#### Action item
The copy you give must match the records exactly, except that it holds no images.

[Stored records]

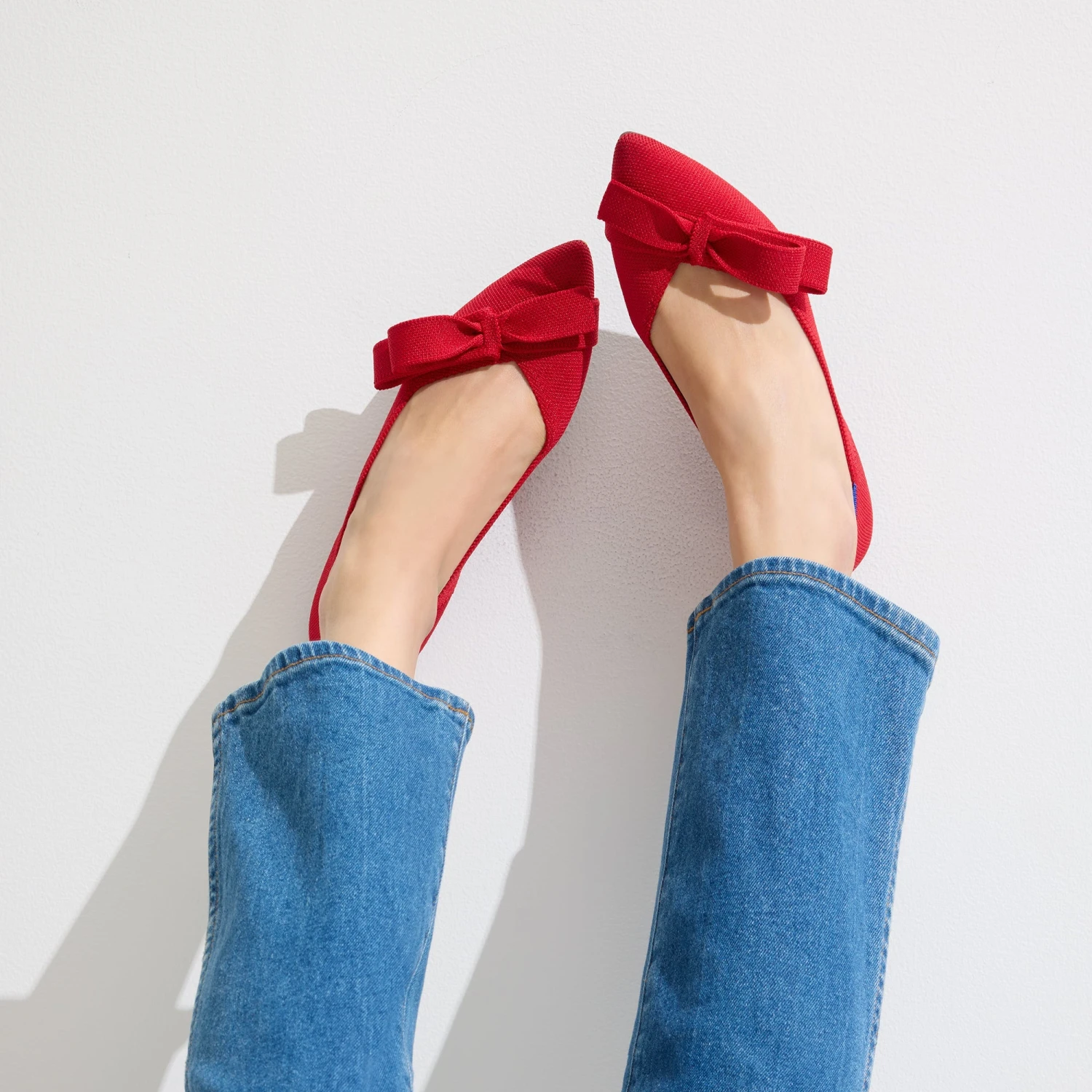 Rothy's The Bow Point II - Cupid 3 Rothy's The Bow Point II - Cupid - Image 3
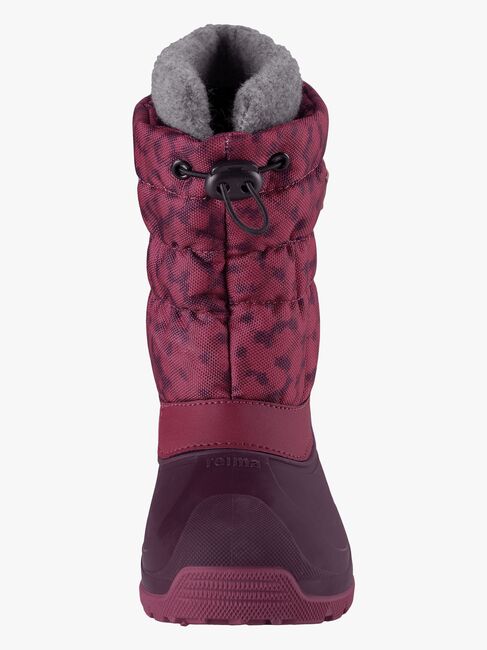 Reima Ivalo Vinterstøvel, Dark Berry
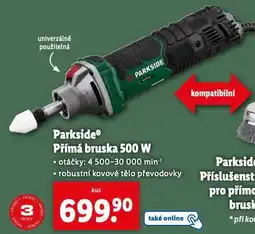 Lidl Přímá bruska 500w nabídka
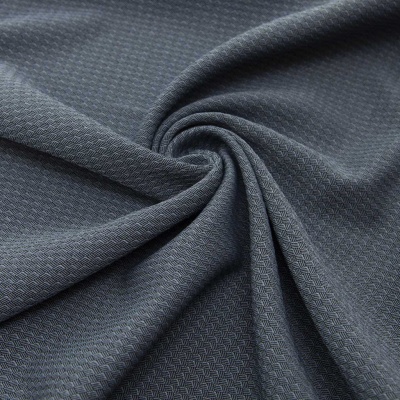 Ткань костюмная "Valencia" LP25949 2043, 240 гр/м2, шир.150см, серо-голубой - купить в Энгельсе. Цена 408.54 руб.
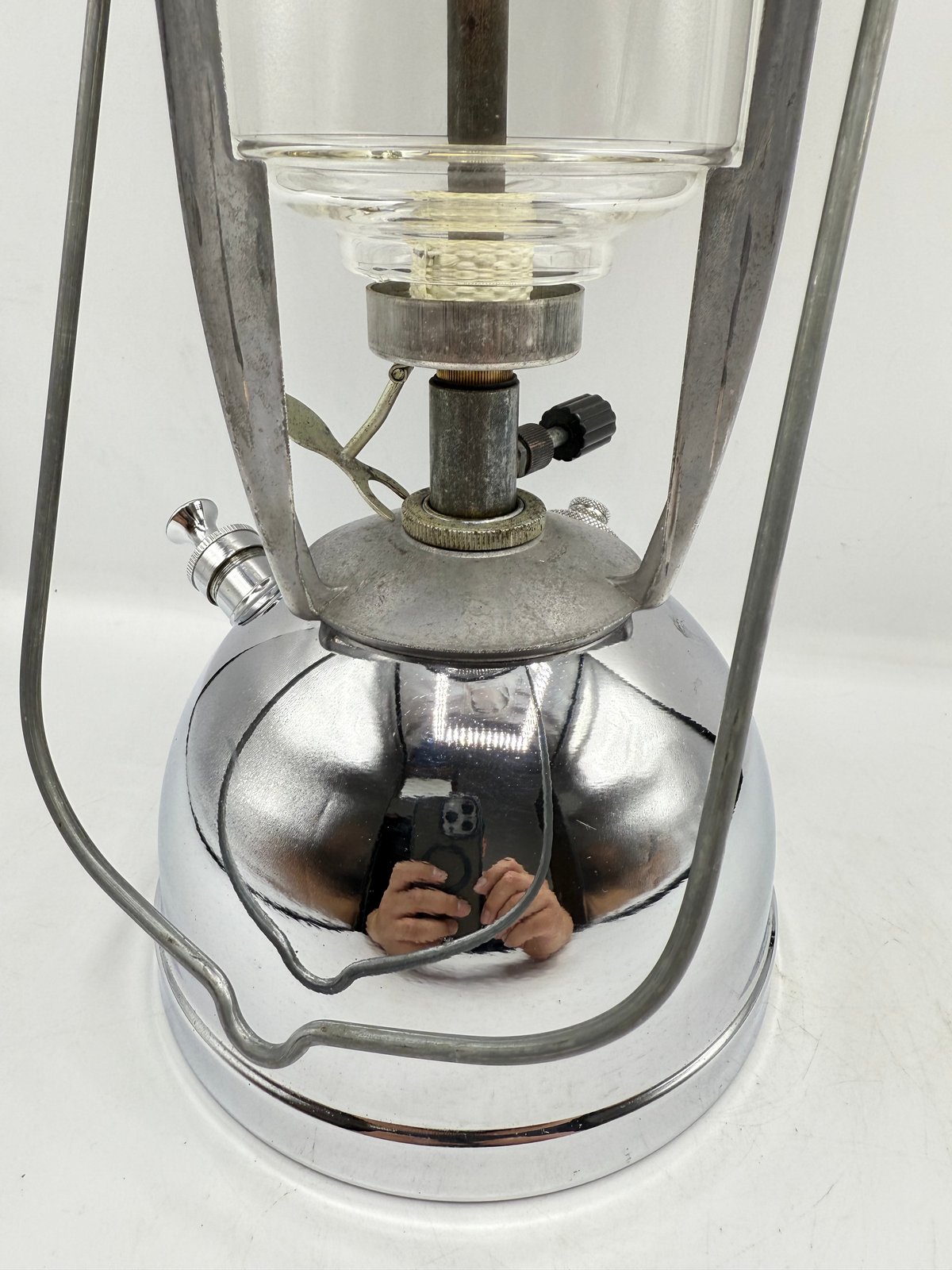 VAPALUX M320 Chrome　英国製ヴィンテージランタン VAPALUX M320 Chrome 英国製ヴィンテージランタン | hi_tomoshi_coro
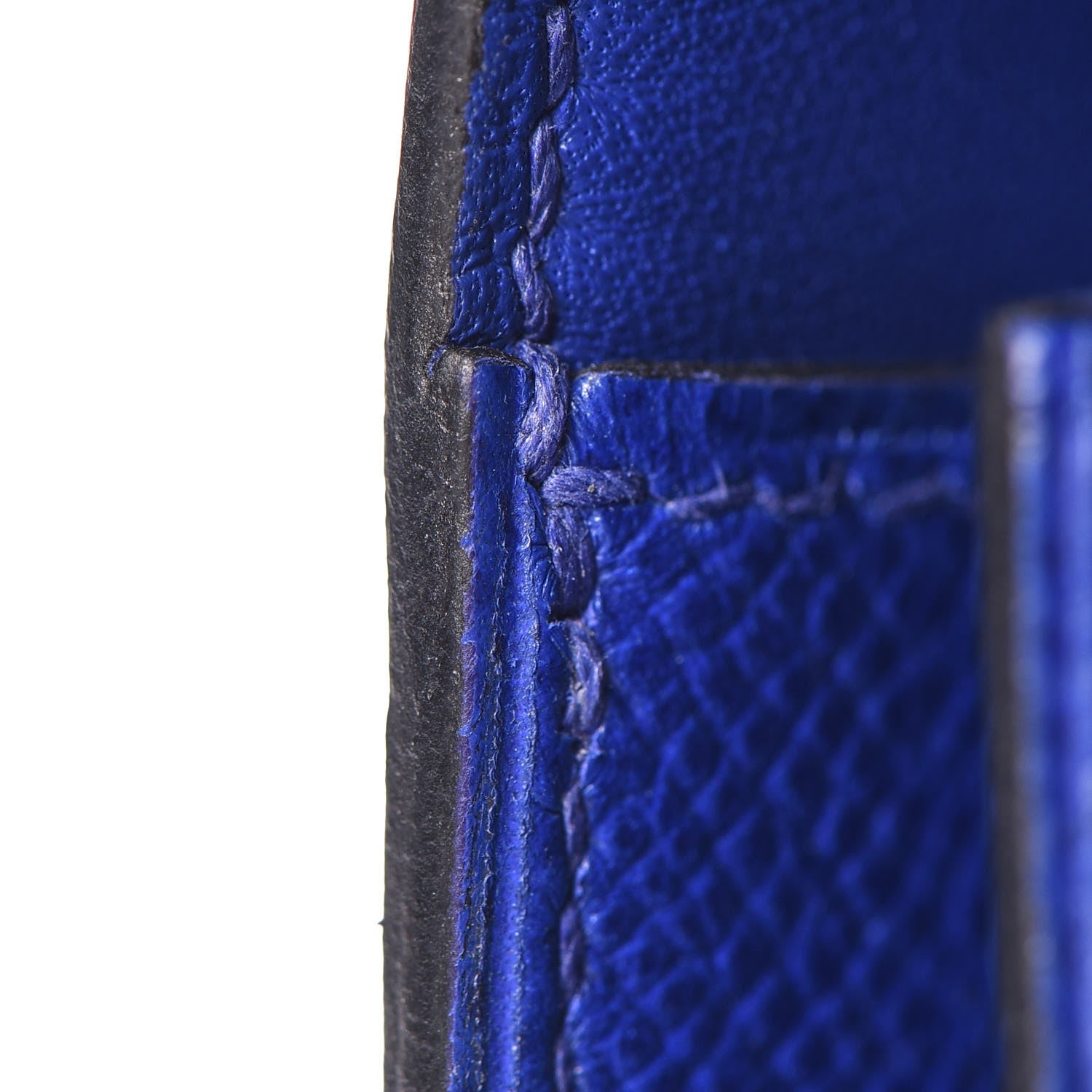 Hermes Epsom Constance 18 Bleu Electrique 27 of 31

#### Answer for this exercise
 Rothy's The Bow Point II - Cupid 3 Rothy's The Bow Point II - Cupid - Image 3
 Reima Ivalo Vinterstøvel, Dark Berry
 Lidl Přímá bruska 500w nabídka
 Ткань костюмная "Valencia" LP25949 2043, 240 гр/м2, шир.150см, серо-голубой - купить в Энгельсе. Цена 408.54 руб.
 VAPALUX M320 Chrome　英国製ヴィンテージランタン VAPALUX M320 Chrome 英国製ヴィンテージランタン | hi_tomoshi_coro
 Hermes Epsom Constance 18 Bleu Electrique 27 of 31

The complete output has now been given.